There’s a few things I’ve learned, that I’ll have to remember for the next time we do an evaluation like this.

  1. Don’t underestimate your turn-out. I was expecting 100, maybe 200 survey participants tops. What I did not expect was receiving 800 survey submissions that I had to comb through and analyze. There were some duplicate data that had to be cleaned up as well, since a few of you got a little “click-happy” when submitting your surveys. I also had to run some queries on the survey database to figure out what some of the courses reported in the student survey actually were, since apparently students don’t always call their courses by the names we have in our system. Since this was a graduate school project, there was a clear deadline that I had to meet, and it was a little more than difficult to manage all that data in the amount of time I had. I should have anticipated that our Moodle-using teachers, being the awesome group they are, would actively encourage all their students to participate in this project. I will not make that mistake again.
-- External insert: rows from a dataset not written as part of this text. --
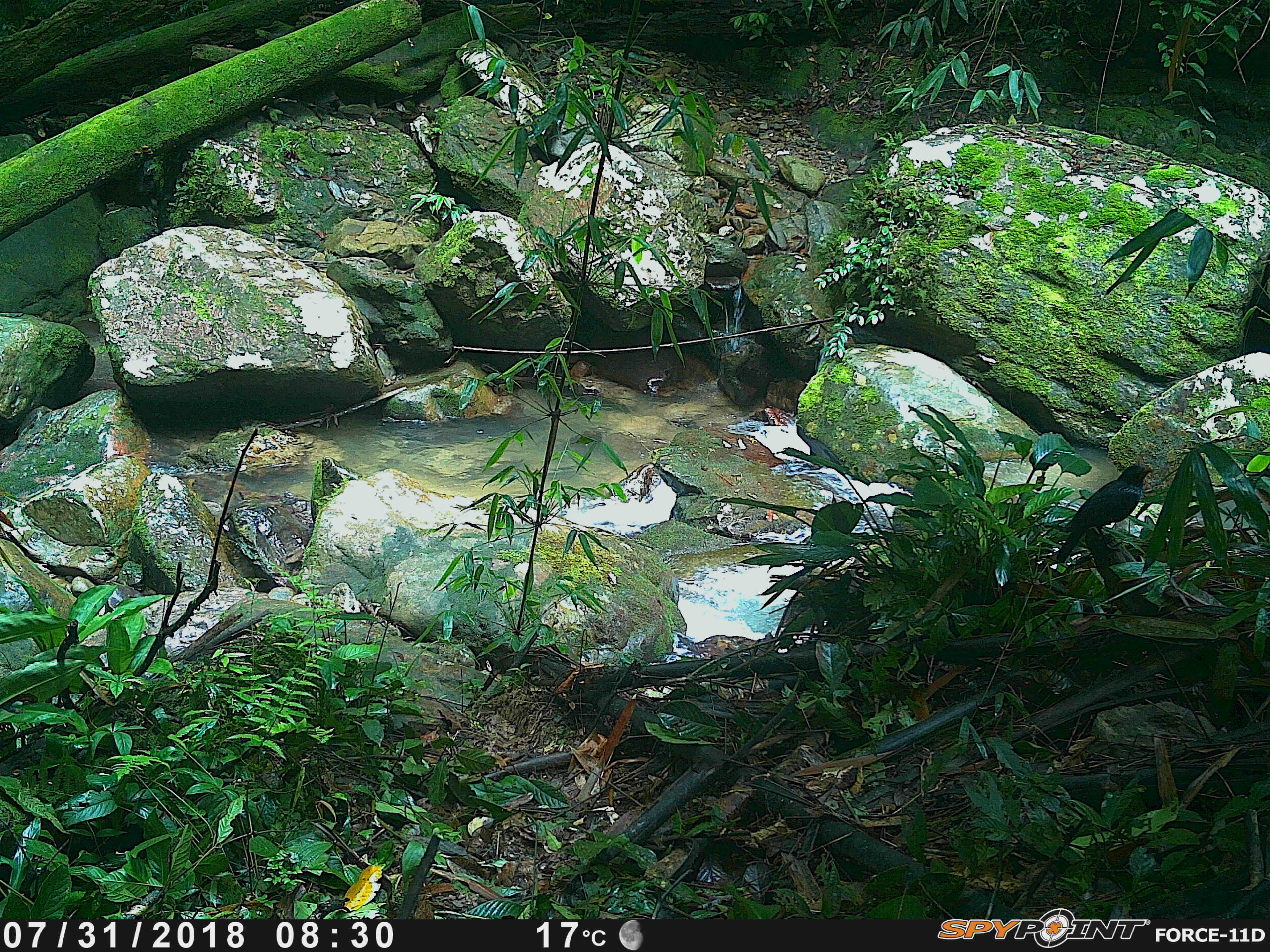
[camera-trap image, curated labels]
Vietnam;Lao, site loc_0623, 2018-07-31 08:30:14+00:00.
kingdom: Animalia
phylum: Chordata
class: Aves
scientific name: Aves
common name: bird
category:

  2. Keep qualitative and quantitative data in their rightful place. Although I provided graphs with ratings on each of the courses, I had to remind myself that these were not strict numerical rankings, as they were directly converted from Likert scaled questions. The degrees between “Strongly Disagree” and “Strongly Agree” are not necessarily the same in everyone’s mind, so when discussing results, one has to look at qualitative differences and speak in those terms. For example, if the collaboration “ratings” for two courses are 3.3 and 3.5 respectively, one can’t necessarily say that people “agreed more” with Course 2 than Course 1. There may be some tendencies that cause one to make that assumption, but one shouldn’t rely on the numerical data alone. To brazenly declare such a statement is hasty. If the difference had been significant, such as 1.5 vs. 4.5, then there would likely be some room for stronger comparisons.
  3. Always remember the objectives. When analyzing the data, it’s easy to get sidetracked with other interesting, but ultimately useful data. For example, a number of students and teachers complained about Moodle going down. This was a problem awhile ago, and it caused some major grief among people. However, it was not relevant to any of the objectives for the evaluation, even though it was tempting to explain/comment/defend this area. I take it personally when people criticize my servers! (Just kidding.)
  4. If the questions aren’t right, the whole evaluation will falter. Even though I had the objectives in mind when I designed the survey, I still found it difficult to know which were the right questions to ask. I’ve been assured that this aspect gets easier the more you do it. In the end, there was some extraneous “fluff” that I simply did not use or report on, because it wasn’t relevant (e.g. “Do the online activities provide fewer/more/the same opportunities to learn the subject matter?” My initial inclination was to include this in the Delivery, but when I finally looked at the finished responses, I realized it didn’t really fit anywhere and wasn’t relevant to any of the objectives.

Right now, being the lowly web manager that I am — and I only use the term “web manager” because “webmaster” is so 1990s; I don’t actually “manage” anyone — I don’t get many opportunities to do projects like this. But I’m aspiring to do more as a future educational technologist. Evaluations are more than just big formal projects … they underscore every aspect of what we as educators do. Teachers would do well to perform evaluations of their own instructional practices. When we add new programs or processes in our district, evaluations should accompany them. And as I complained in my mini-evaluation of BrainBlast 2010 a few days ago, all too often the survey data we gather just aren’t properly analyzed and used. We have some of the brightest minds in the state of Utah working in our Technical Services Department, but often we just perform “mental evaluations” and make judgments of the direction things should go, when we would do well to formalize the process, gather sufficient feedback, and use it to make informed decisions.